Lizzie: Grateful for my bubble, sad for those with less-than-buoyant bubbles, occasionally overwhelmed by the stats, wary of too much information and yet hungry for more. Grateful for the country I live in now, proud of the country I used to live in, and the people I love who are still there, dealing with so much more than us, but who battle on regardless and still manage to make me laugh over Zoom.
Mrs D: How have your emotions shifted and changed since the crisis began?
Lizzie: I was pretty scared when Jacinda announced the Level 4 lockdown. Scared and sad. Being locked down is just not going to work out well for so many people. I know it’s the right thing to do, and I know that I’m okay and so are the other people in my bubble, but there are so many “bubbles” out there that won’t be a safe place to be. So I’m thinking about that a lot. I went from afraid, to sad, to overwhelmed by the sheer numbers coming at us from Italy, France, Spain then the UK and US. Warm fuzzies when we learned that our Government pretty much nailed this whole thing (touch wood). Annoyed by some of the social media going around (please don’t tell me that I must take this time to learn a new language / get that bikini body / write that book). So, there’s been a lot going on.
Mrs D: How long have you been sober for?
Lizzie: It’ll be two years on the day we’re projected to leave Level 4.
Mrs D: How is being sober helping you at this crazy time?
Lizzie: I have no idea how I’d navigate this shitstorm with a hangover. And seriously, the chances are high that hangovers would have featured heavily on my isolation calendar.
Mrs D: Have you had any pangs to drink since the lockdown began?
Lizzie: No. My go-to for stress, uncertainty or boredom used to be a glass of wine but now it’s a cup of tea, a chat with someone, a walk or Netflix. Thanks for asking because I didn’t really think about it before. But how good is that? At no point have I even considered having a drink during this whole thing.
Mrs D: Any particular self-care actions that are helping you in these gritty times?
Lizzie: Routine is good. I’m working from home so I go for a walk every day at around 5pm and when I get home I pour myself a long drink* and sit down with the news. (And I’m not learning a new language, my bikini body is somewhere back in 1982 and that book is still firmly in my head).
*My drink of choice is Ecology Alcohol-Free gin and tonic. Some people think alcohol-free drinks are a bad idea, but I personally find there is something lovely about this punctuation mark to signal the beginning of an evening. And no, I don’t wish it was alcoholic.
Mrs D: What are you doing to fill in the days?
Lizzie: Monday to Friday it’s work and on the other days I clean out drawers, learn TikToks with my 16 year old, talk about nothing much with my husband, watch movies and (ahem) eat biscuits.
Mrs D: What would you say to people who are struggling with alcohol while they're in lockdown?
Lizzie: Hold on. It may seem like an impossibility, but if you keep this up then at some point in the future you’ll not even consider picking up a drink.
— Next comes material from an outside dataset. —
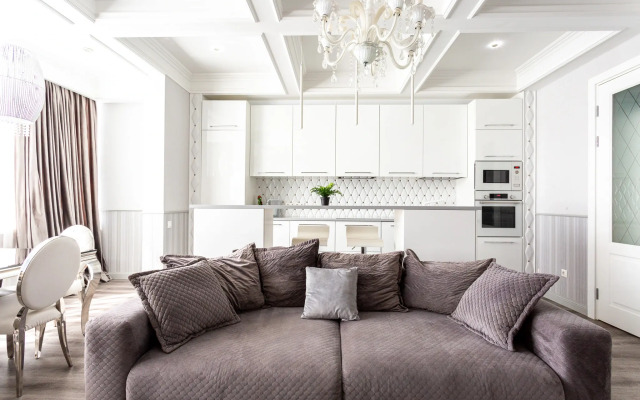 Апартаменты Место под солнцем 15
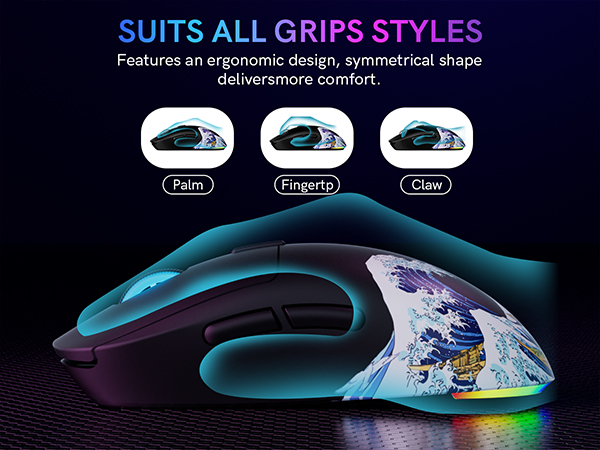 SUITS ALL GRIPS STYLES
Use the fast forward method – what does this look like in 2 hours / tomorrow morning? Use the Living Sober forum (Members Feed) as much as possible. If you get an itch, post. You’ll be flooded with encouragement. And remember: there’s only one thing worse than a hangover: an ISOLATION hangover.
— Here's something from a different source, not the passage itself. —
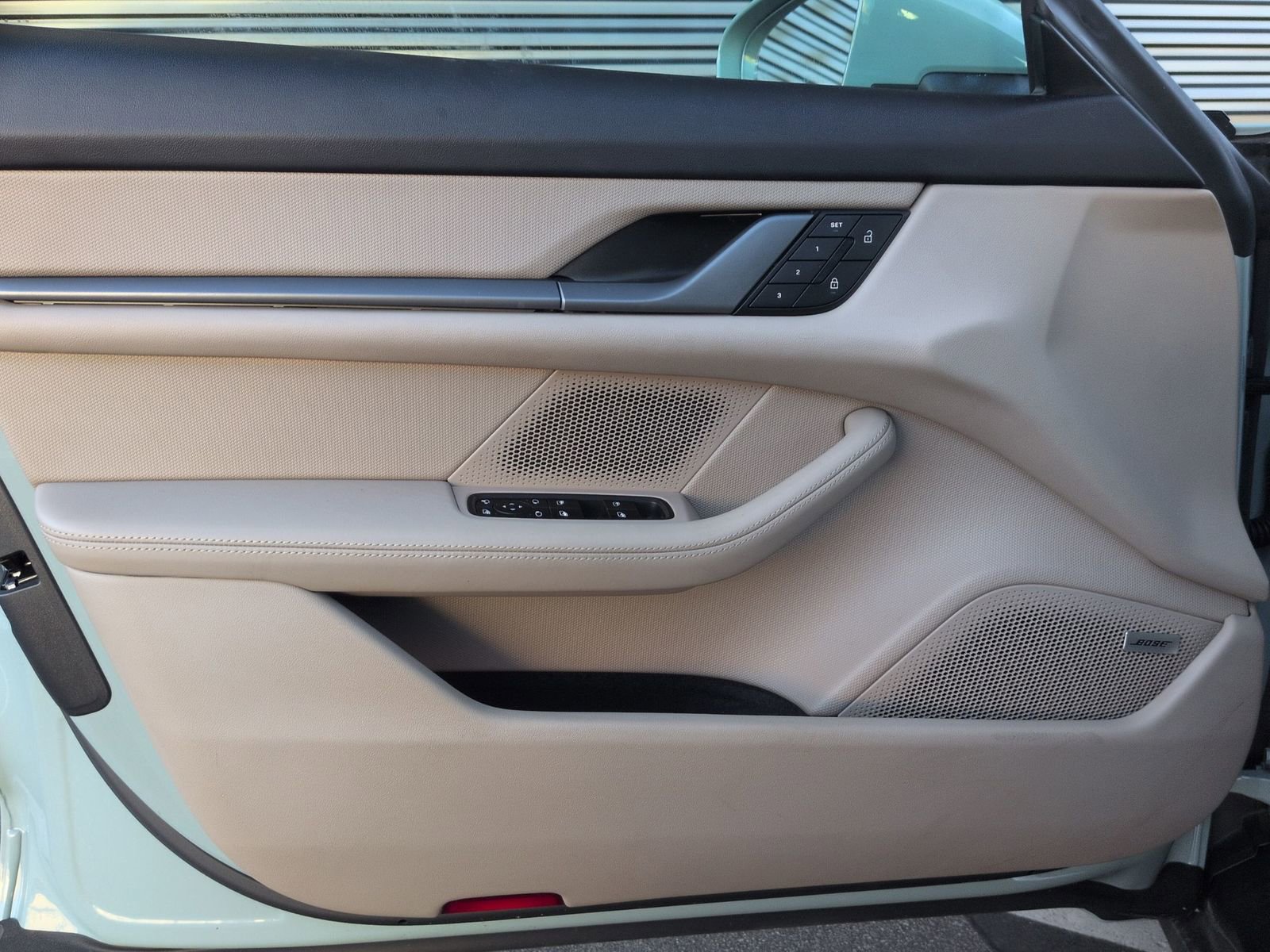 Certified 2025 Porsche Taycan 4 Cross Turismo image 14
Mrs D: What's in this photo you've shared with us?
Lizzie: Our very old dog who is possibly the happiest being on the planet because we’re here, with all the time in the world to just be with her. Dogs have such great priorities, don’t they?
Mrs D: Anything else you'd like to add?
Lizzie: Shout out to Living Sober and Mrs D who got me over the first little while on this sober journey. It’s a great place to be. Stay safe, everyone.